Not all of his stunts pan out. His plan to open a recent Super Bowl by dropping a football from the International Space Station got scuttled at the last minute by NASA. Months of work designing a ball that wouldn’t pop in space or disintegrate on entry went poof in the atmosphere. Rober’s team had actually figured it out—they built the space football!—and it was all packed up and ready to go. But at the last minute, NASA seems to have balked at the fact that the ball bore Rober and Discovery’s logo and yanked it from the cargo. Boo, NASA.
“I’ve Got a HUGE Secret Behind This Door” was the title of the video that Rober posted on YouTube in mid-June, which functioned as the grand unveiling of both CrunchLabs and his branded Build Boxes. Within 24 hours, the 17-minute video had been viewed more than 6 million times. Subscriptions for Build Boxes began pouring in—tens of thousands, according to Jim Lee. “He’s combining a physical product with a video, and I haven’t really seen that before,” says YouTube’s Wojcicki. “He’s leaning into education, he’s leaning into science, but he’s not doing it in a traditional way, and that’s what’s interesting about him.”

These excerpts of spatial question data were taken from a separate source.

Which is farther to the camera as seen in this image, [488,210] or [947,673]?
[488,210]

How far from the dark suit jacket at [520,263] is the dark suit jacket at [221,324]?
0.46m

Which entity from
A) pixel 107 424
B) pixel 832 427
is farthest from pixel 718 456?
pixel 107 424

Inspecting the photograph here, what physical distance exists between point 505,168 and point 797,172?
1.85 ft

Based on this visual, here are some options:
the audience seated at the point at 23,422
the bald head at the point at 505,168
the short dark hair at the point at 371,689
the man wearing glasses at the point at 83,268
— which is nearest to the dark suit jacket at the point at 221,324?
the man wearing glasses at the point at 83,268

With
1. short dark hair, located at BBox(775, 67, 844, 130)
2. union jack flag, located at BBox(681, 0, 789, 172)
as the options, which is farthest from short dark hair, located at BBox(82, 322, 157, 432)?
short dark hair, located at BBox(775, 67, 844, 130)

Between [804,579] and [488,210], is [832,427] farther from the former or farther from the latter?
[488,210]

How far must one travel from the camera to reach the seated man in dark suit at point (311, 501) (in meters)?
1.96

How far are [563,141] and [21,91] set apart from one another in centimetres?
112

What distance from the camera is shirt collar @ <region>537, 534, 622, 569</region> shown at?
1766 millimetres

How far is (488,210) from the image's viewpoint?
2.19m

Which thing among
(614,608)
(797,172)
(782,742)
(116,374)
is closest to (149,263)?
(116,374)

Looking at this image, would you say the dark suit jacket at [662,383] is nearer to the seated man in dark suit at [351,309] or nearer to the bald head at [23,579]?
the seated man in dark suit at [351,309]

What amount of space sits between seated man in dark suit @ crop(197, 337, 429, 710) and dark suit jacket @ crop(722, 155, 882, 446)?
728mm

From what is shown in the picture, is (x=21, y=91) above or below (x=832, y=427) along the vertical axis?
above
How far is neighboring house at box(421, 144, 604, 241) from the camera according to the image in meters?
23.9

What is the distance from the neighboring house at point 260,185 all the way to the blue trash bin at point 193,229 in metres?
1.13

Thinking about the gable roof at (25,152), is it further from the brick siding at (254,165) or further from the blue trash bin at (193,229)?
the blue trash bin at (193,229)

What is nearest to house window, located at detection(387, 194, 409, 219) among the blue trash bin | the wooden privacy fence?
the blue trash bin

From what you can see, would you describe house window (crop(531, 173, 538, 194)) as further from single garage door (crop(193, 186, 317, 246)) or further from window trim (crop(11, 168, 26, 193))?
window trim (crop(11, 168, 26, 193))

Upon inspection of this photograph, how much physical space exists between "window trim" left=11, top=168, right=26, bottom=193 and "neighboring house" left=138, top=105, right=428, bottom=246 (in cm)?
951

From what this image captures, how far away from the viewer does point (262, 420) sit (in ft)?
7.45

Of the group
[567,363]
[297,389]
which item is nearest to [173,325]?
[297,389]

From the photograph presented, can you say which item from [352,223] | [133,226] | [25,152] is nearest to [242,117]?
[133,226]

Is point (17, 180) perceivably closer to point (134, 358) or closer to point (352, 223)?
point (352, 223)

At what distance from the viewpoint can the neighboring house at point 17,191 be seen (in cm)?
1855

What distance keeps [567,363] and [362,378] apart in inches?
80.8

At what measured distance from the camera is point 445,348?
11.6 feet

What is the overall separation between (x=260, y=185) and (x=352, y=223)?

Rober seems to grasp that his own joyful reinforcement is a crucial ingredient in his formula—that kids are more likely to stay creative, to hold onto that part of themselves, if they see how it delights the adults in their lives. His capacity for self-replenishing enthusiasm might spring from the fact that when he’s off camera, he’s all the way off. Despite his fame, Rober has managed to avoid doing interviews and rarely shares details of his private life. His fans didn’t even know he had a child until 2019, when he posted a YouTube video about his son’s autism. He was being a protective parent, to the point that during an early Jimmy Kimmel Live appearance, he didn’t correct Kimmel on air when the host mistakenly told his audience that Rober had no children. He grew up in a Mormon household, which led him to Brigham Young University, where he met his wife, but he never mentions his faith in his videos. His late mother, who died of ALS in 2011, and who grew smitten with his son’s ingenuity from the moment 5-year-old Mark fetched swim goggles before chopping some onions, remains a driving emotional force in his life. She died shortly before he began posting videos on YouTube. She never got to see any of them, and a decade later, this thought still shatters him.
Kimmel believes Rober has Oprah-level potential, which sounds absurd, and it probably is, but consider that Rober has been at this for more than a decade now, conquering demographics on two fronts. Lots of kids who grew up on his videos will soon begin having kids of their own, and the cycle will continue until the generation gap is gone. “I think he’ll wind up doing something that none of us has ever thought about,” Kimmel says. “Including him.” Yet the bigger his following grows, the more he seems to yearn for a more direct connection with his young fans. The YouTube videos are a one-way conversation. The Build Boxes bring him a step closer. And if that’s still not enough, if that yearning doesn’t subside, there’s always high school physics.